As used herein, a phrase referring to “at least one of” a list of items refers to any combination of those items, including single members. As an example, “at least one of: a, b, or c” is intended to cover a, b, c, a-b, a-c, b-c, and a-b-c, as well as any combination with multiples of the same element (e.g., a-a, a-a-a, a-a-b, a-a-c, a-b-b, a-c-c, b-b, b-b-b, b-b-c, c-c, and c-c-c or any other ordering of a, b, and c).
As used herein, the term “determining” encompasses a wide variety of actions. For example, “determining” may include calculating, computing, processing, deriving, investigating, looking up (e.g., looking up in a table, a database or another data structure), ascertaining, and the like. Also, “determining” may include receiving (e.g., receiving information), accessing (e.g., accessing data in a memory), and the like. Also, “determining” may include resolving, selecting, choosing, establishing, and the like.
The methods disclosed herein comprise one or more steps or actions for achieving the methods. The method steps and/or actions may be interchanged with one another without departing from the scope of the claims. In other words, unless a specific order of steps or actions is specified, the order and/or use of specific steps and/or actions may be modified without departing from the scope of the claims. Further, the various operations of methods described above may be performed by any suitable means capable of performing the corresponding functions.

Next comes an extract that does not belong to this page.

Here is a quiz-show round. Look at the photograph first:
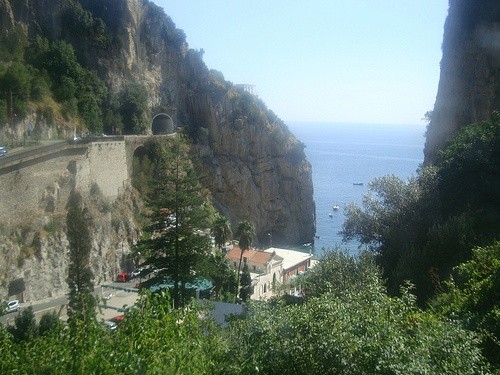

The means may include various hardware and/or software component(s) and/or module(s), including, but not limited to a circuit, an application specific integrated circuit (ASIC), or processor. Generally, where there are operations illustrated in figures, those operations may have corresponding counterpart means-plus-function components with similar numbering.
The following claims are not intended to be limited to the aspects shown herein, but are to be accorded the full scope consistent with the language of the claims. Within a claim, reference to an element in the singular is not intended to mean “one and only one” unless specifically so stated, but rather “one or more.” Unless specifically stated otherwise, the term “some” refers to one or more. No claim element is to be construed under the provisions of 35 U.S.C. § 112 (f) unless the element is expressly recited using the phrase “means for” or, in the case of a method claim, the element is recited using the phrase “step for.” All structural and functional equivalents to the elements of the various aspects described throughout this disclosure that are known or later come to be known to those of ordinary skill in the art are expressly incorporated herein by reference and are intended to be encompassed by the claims. Moreover, nothing disclosed herein is intended to be dedicated to the public regardless of whether such disclosure is explicitly recited in the claims.